BEGIN

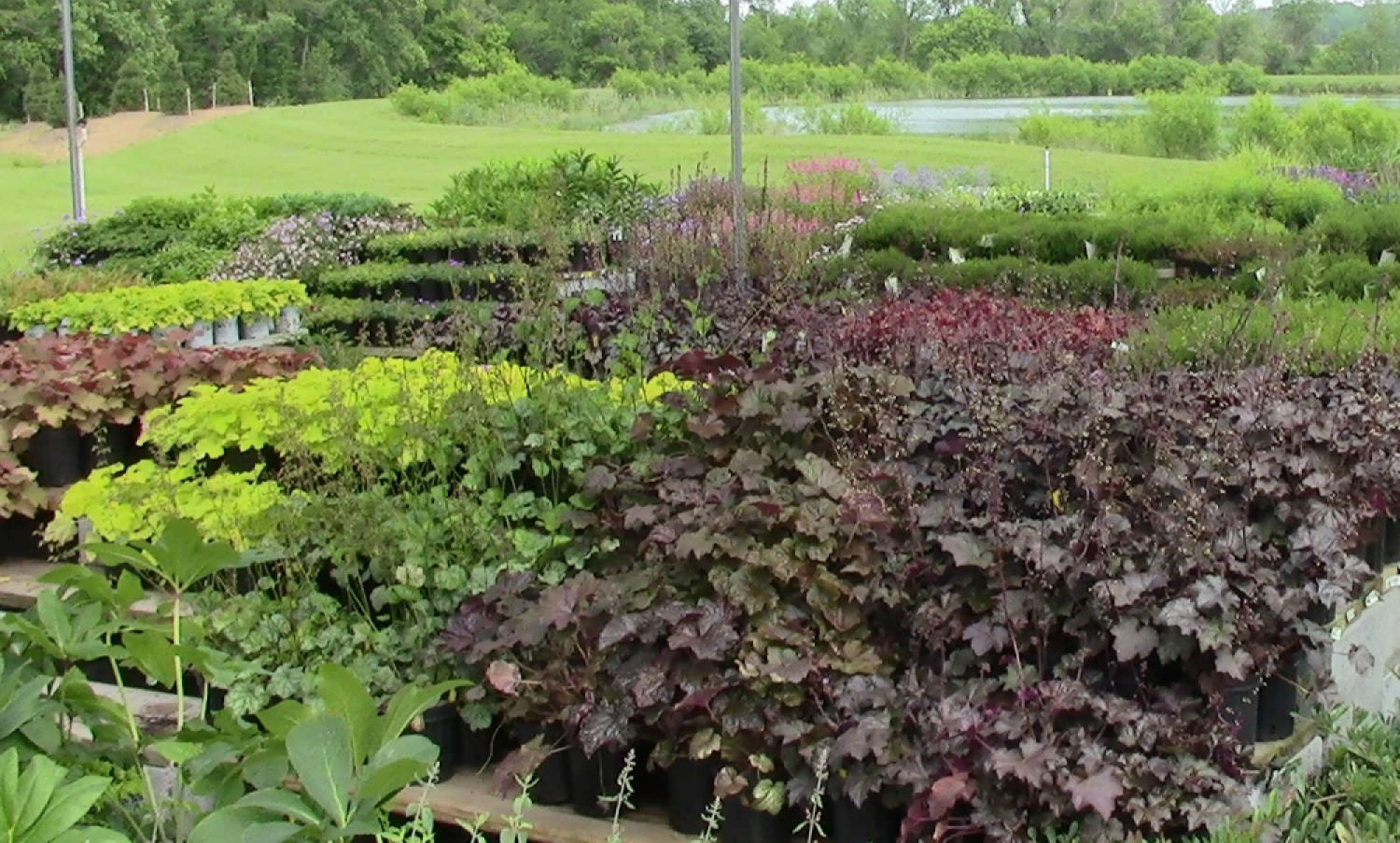 Country Springs Wholesale Nursery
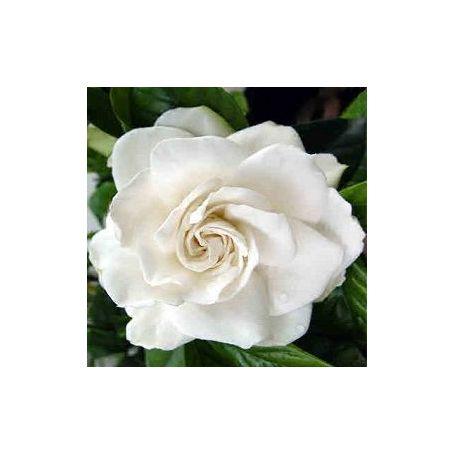 Gardenia Fragancia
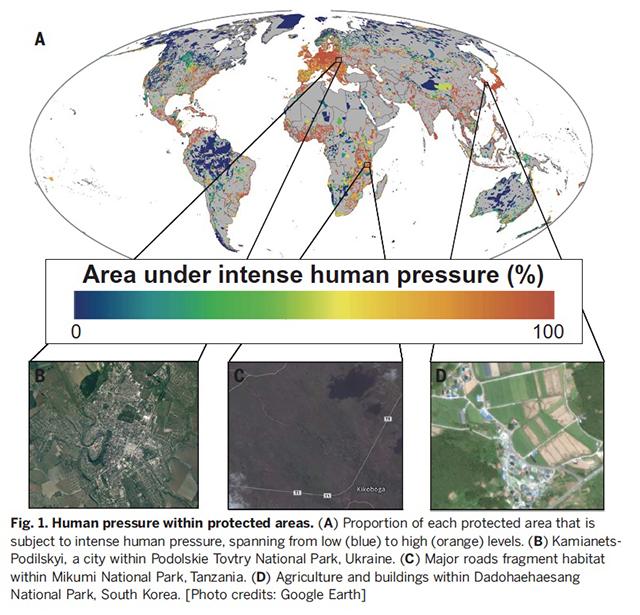 Science article-640w.jpg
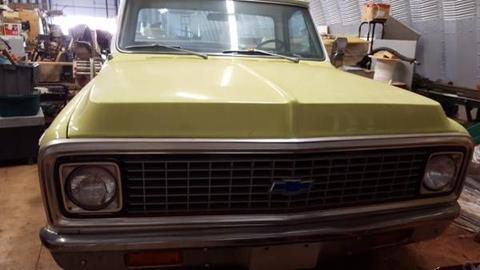 1971 Chevrolet C/K 10 Series for sale in Cadillac, MI
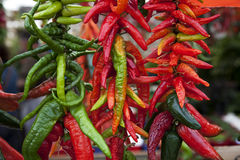 Assortment of chili peppers on a string. Assortment of green and red chili peppers on a string at the market Royalty Free Stock Photo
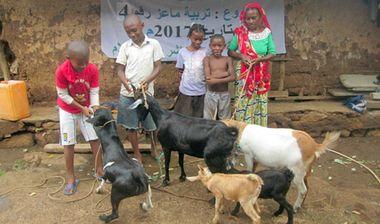 Directaid مشاريع التنمية Development Goat -1 11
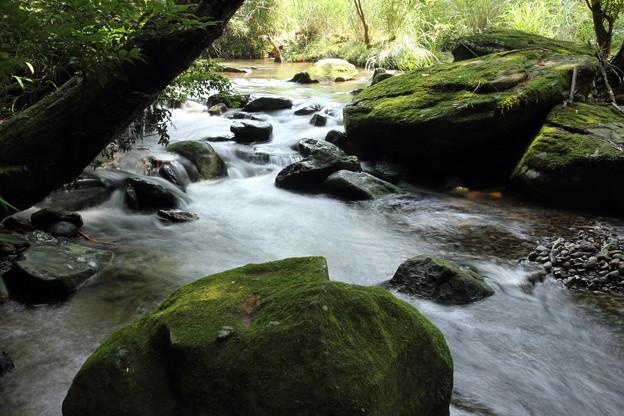 箱滝上流の渓流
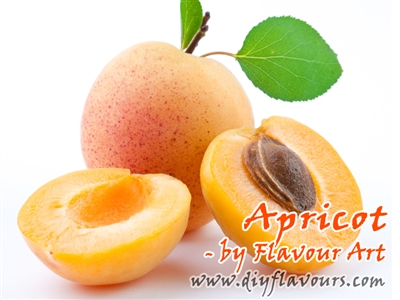 Apricot Flavor Concentrate by Flavour Art
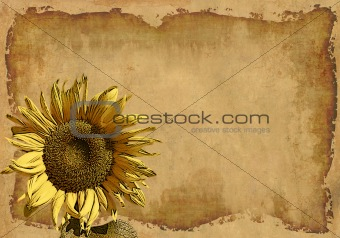 Grunge background with a sunflower
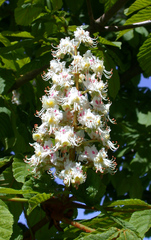 Kastanienblüte - Blüten, Blüte, blühen, Kastanie, Kerzen, Frühling, Gewöhnliche Rosskastanie, Aesculus hippocastanum, Gemeine Rosskastanie, Weiße Rosskastanie, Laubbaum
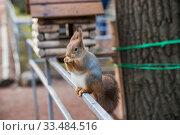 Купить «Рыжая белка ест орех в парку», фото № 33484516, снято 2 января 2020 г. (c) Литвяк Игорь / Фотобанк Лори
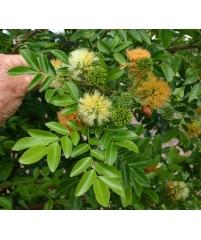 Pararchidendron pruinosum SNOW WOOD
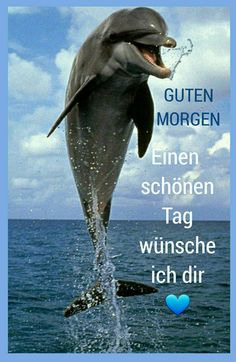 Morning Humor, Funny Morning, Whale, Movie Posters, Animals, Buen Dia, Good Morning Images, Good Night, Funny Pets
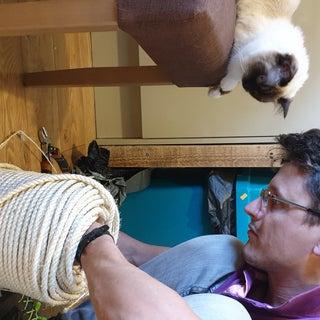 Full Size Cat Scratching / Climbing Post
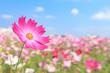 コスモス畑と青空 - 170113547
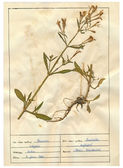 Scanned herbarium sheets - herbs and flowers — 图库照片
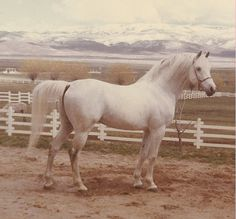 Andrew K. Steen Imagin (Image x Rafina by *Raffles) foaled 1950, bred by Roger Selby was one of the senior sires at the Steen Arabian Horse Ranch. Between 1955 and 1963 he was one of the most successful show horses in America.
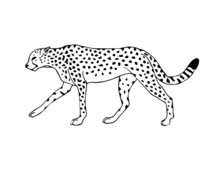 Vector Black Line Hand Drawn Walking Cheetah Isolated On White Background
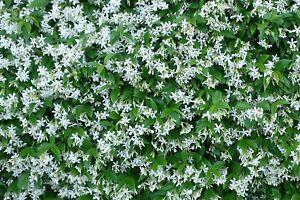 Pianta di rhyncospermum falso gelsomino bianco rampicante for Gelsomino potatura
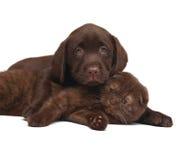 Gatinho do chocolate e filhote de cachorro do chocolate. Imagem de Stock Royalty Free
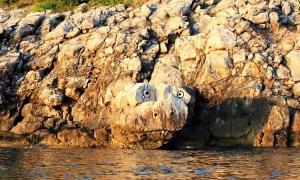 Croatian Loch Ness Monster spotted in Konavle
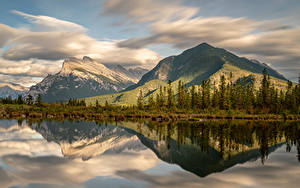 Обои для рабочего стола Канада Парк Горы Озеро Банф Мхом Ели Природа
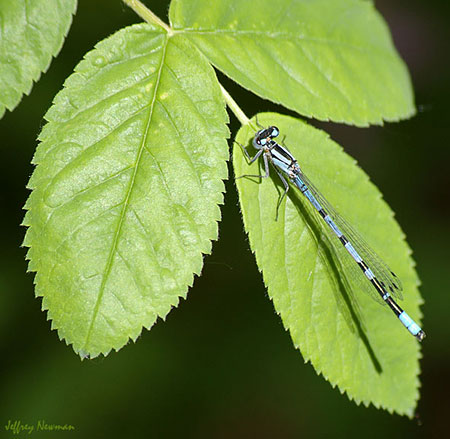 Boreal bluet damselfly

END

» Instructions to follow
Down to the last line, print the material exactly, but not its pictures.

» Task answer
 Country Springs Wholesale Nursery
 Gardenia Fragancia
 Science article-640w.jpg
 1971 Chevrolet C/K 10 Series for sale in Cadillac, MI
 Assortment of chili peppers on a string. Assortment of green and red chili peppers on a string at the market Royalty Free Stock Photo
 Directaid مشاريع التنمية Development Goat -1 11
 箱滝上流の渓流
 Apricot Flavor Concentrate by Flavour Art
 Grunge background with a sunflower
 Kastanienblüte - Blüten, Blüte, blühen, Kastanie, Kerzen, Frühling, Gewöhnliche Rosskastanie, Aesculus hippocastanum, Gemeine Rosskastanie, Weiße Rosskastanie, Laubbaum
 Купить «Рыжая белка ест орех в парку», фото № 33484516, снято 2 января 2020 г. (c) Литвяк Игорь / Фотобанк Лори
 Pararchidendron pruinosum SNOW WOOD
 Morning Humor, Funny Morning, Whale, Movie Posters, Animals, Buen Dia, Good Morning Images, Good Night, Funny Pets
 Full Size Cat Scratching / Climbing Post
 コスモス畑と青空 - 170113547
 Scanned herbarium sheets - herbs and flowers — 图库照片
 Andrew K. Steen Imagin (Image x Rafina by *Raffles) foaled 1950, bred by Roger Selby was one of the senior sires at the Steen Arabian Horse Ranch. Between 1955 and 1963 he was one of the most successful show horses in America.
 Vector Black Line Hand Drawn Walking Cheetah Isolated On White Background
 Pianta di rhyncospermum falso gelsomino bianco rampicante for Gelsomino potatura
 Gatinho do chocolate e filhote de cachorro do chocolate. Imagem de Stock Royalty Free
 Croatian Loch Ness Monster spotted in Konavle
 Обои для рабочего стола Канада Парк Горы Озеро Банф Мхом Ели Природа
 Boreal bluet damselfly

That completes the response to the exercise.